[INPUT DATA]:
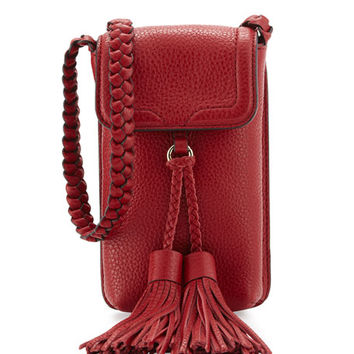 Rebecca Minkoff Isobel Leather Phone Crossbody Bag, Deep Red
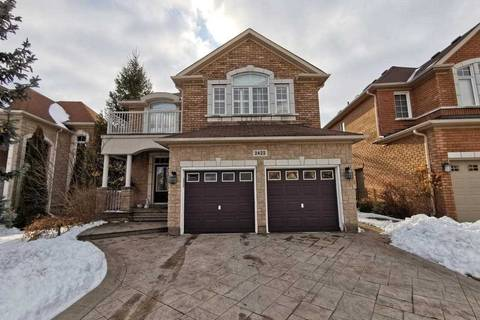 House for sale at 2422 Hertfordshire Wy Oakville Ontario - MLS: W4689550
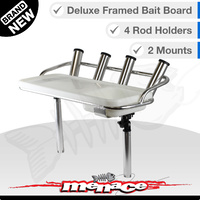 Deluxe Bait Board - 4 Rod Holders - 2 Mounts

[YOUR ASSIGNMENT]: Every word of the data should be reproduced exactly; please omit any pictures.

[RESULT OF THE TASK]:
 Rebecca Minkoff Isobel Leather Phone Crossbody Bag, Deep Red
 House for sale at 2422 Hertfordshire Wy Oakville Ontario - MLS: W4689550
 Deluxe Bait Board - 4 Rod Holders - 2 Mounts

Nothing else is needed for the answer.